_GIVEN TASK_. Could you reproduce the red rain thread below word for word, from "## LaFoto (Jun" to "chrisburke (Jun 21, 2007)"?

# red rain



## skieur (Jun 11, 2007)

Well, it was pouring rain and this was as shot. Typical of some of the maritime provinces.

skieur


----------



## oldnavy170 (Jun 11, 2007)

Mud puddles........let me get my boots! LOL!


----------



## mysteryscribe (Jun 11, 2007)

Looks like an old ga. clay road in the south.  They probably dont have those anymore.


----------



## skieur (Jun 11, 2007)

The red colour by the way is from one heck of a lot of iron oxide in the soil.

skieur


----------



## LaFoto (Jun 12, 2007)

Whoa! Wet!
While the north has been pretty save from any storms/thunderstorms/heavy rains of late, the middle and south of Germany were much worse off, and on Sunday night my husband had to go down to the Frankfurt area and it took him many, many hours to get there, and once arrived where he was due, it was "land under" for all: severest rainfalls, cellars flooded up into the first floor areas (ground floor in European thinking), all the roads turned into rivers, cars washed into a big heap off the motorway by a mud slide - he had gone to the heart of catastrophe ------ and had not though of taking the Powershot to have a camera on him :roll: !


----------



## chrisburke (Jun 21, 2007)

this must be PEI is it?


----------



## skieur (Jun 21, 2007)

chrisburke said:


> this must be PEI is it?


 
Absolutely correct, Chris, north side near Green Gables tourist area.

skieur


----------

_DATA PROVIDED_.
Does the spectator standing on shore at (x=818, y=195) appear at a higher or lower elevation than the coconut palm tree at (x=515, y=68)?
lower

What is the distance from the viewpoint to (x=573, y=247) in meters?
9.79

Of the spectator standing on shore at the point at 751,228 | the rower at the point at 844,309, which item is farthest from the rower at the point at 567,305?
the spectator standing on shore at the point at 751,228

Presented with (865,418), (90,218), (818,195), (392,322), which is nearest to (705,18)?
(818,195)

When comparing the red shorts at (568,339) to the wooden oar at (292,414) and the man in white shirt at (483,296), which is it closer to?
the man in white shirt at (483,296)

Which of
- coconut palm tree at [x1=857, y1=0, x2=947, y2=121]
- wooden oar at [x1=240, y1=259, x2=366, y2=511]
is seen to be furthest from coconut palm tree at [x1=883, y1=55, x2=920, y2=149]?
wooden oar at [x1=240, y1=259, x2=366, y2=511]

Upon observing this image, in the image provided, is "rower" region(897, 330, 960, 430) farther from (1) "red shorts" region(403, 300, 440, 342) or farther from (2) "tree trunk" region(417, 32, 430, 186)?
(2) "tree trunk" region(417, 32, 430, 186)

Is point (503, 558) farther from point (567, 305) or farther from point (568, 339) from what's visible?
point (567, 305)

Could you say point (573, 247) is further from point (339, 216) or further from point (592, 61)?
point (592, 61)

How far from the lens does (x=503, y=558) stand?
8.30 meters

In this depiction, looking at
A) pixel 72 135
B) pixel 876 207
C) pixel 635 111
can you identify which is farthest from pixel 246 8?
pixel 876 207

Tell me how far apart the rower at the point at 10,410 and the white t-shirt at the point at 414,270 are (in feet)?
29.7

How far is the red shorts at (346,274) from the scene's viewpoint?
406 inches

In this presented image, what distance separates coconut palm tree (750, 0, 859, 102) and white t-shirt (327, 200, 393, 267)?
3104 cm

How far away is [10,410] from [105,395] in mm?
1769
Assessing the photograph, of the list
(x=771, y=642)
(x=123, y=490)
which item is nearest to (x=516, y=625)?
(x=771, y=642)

_WRITTEN REPLY_.
## LaFoto (Jun 12, 2007)

Whoa! Wet!
While the north has been pretty save from any storms/thunderstorms/heavy rains of late, the middle and south of Germany were much worse off, and on Sunday night my husband had to go down to the Frankfurt area and it took him many, many hours to get there, and once arrived where he was due, it was "land under" for all: severest rainfalls, cellars flooded up into the first floor areas (ground floor in European thinking), all the roads turned into rivers, cars washed into a big heap off the motorway by a mud slide - he had gone to the heart of catastrophe ------ and had not though of taking the Powershot to have a camera on him :roll: !


----------



## chrisburke (Jun 21, 2007)